** SUPPLIED TEXT follows **

Mid Island Weavers and Spinners (and other fibre enthusiasts) Guild

This is the Mid Island Weavers and Spinners (and other fibre enthusiasts) blog page. The group meets the first Wednesday of the month during the fall/winter/spring (September through to June). Meetings are now being held at the library downtown on Commercial St upstairs in their meeting room. Guests are welcome to come...bring your knitting, spinning wheel or other fibre addictions. Meetings usually consist of 5 minutes of business, show and tell (bring something), tea and cookies, and some sort of workshop, seminar or talk where you will learn something fibry and interesting.
We now have an email address: MIWSGuild at gmail.com

Thursday, September 9, 2010

weaving personalities

No, we're not aspiring to become Cosmopolitan magazine with its famous tests, but Madelyn van der Hoogt has developed a weaver's personality assessment. I've taken it, and it's fun and sure to generate some interesting conversation during social time at your next guild meeting. Here's Madelyn to tell you about the quiz.

I hate warping! I love warping! I like to weave with very tight tension! Loose tension is the only way to go. I love to sample! I never weave samples. I love computer drafting! I don’t want to make drawdowns, I just want to weave. Four shafts is all you ever need. You can never have enough shafts.

How could the same craft provoke such strong, but opposite preferences? Weavers can almost come to blows over issues like whether it’s better to warp front to back or back to front.



Color/texture weavers like this.

** End of SUPPLIED TEXT **

** THE PROBLEM **
Extend the blog post on weaving personalities, starting right after its last sentence. The listing has no connection to the blog post on weaving personalities.

** MATERIAL PROVIDED follows **

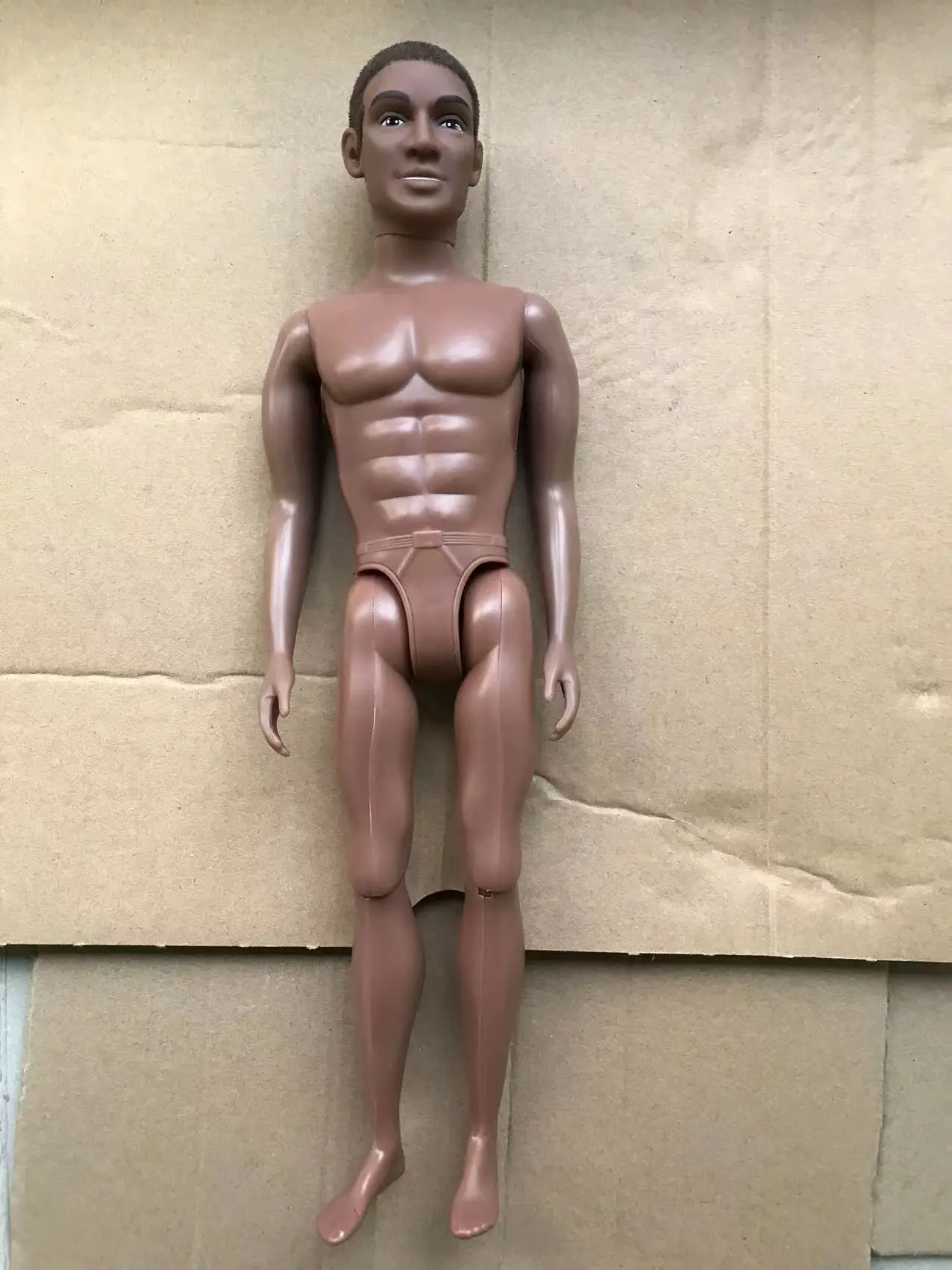 희귀 한정 컬렉션 켄 프린스 인형 머리 포터 보이 한국어 아이돌 공주 DIY 장난감 좋아하는 컬렉션 인형 대머리 머리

** End of MATERIAL PROVIDED **

** OUTPUT BELOW **
I’ve come to the conclusion that this is because weaving is somewhat unique in its appeal to two completely opposite personality types (unlike, say, chemistry or teaching pre-schoolers). I’ve thought of the two opposite personality poles as the structure/pattern type and the color/texture type. You could probably guess your type by what specifically drew you to weaving in the first place. If you were fascinated by seeing a loom, wondering how it works, or you pondered the designs in airplane upholstery, you are probably a structure/pattern type. If you longed for angora rabbits, went from them to raising sheep, then from sheep to alpacas, and started weaving because you have so much yarn, you are probably a color/texture type. If you see an exquisite scarf and wonder how many shafts it took to weave? Structure/pattern. If your first question is "Is it silk or Tencel?": color/texture.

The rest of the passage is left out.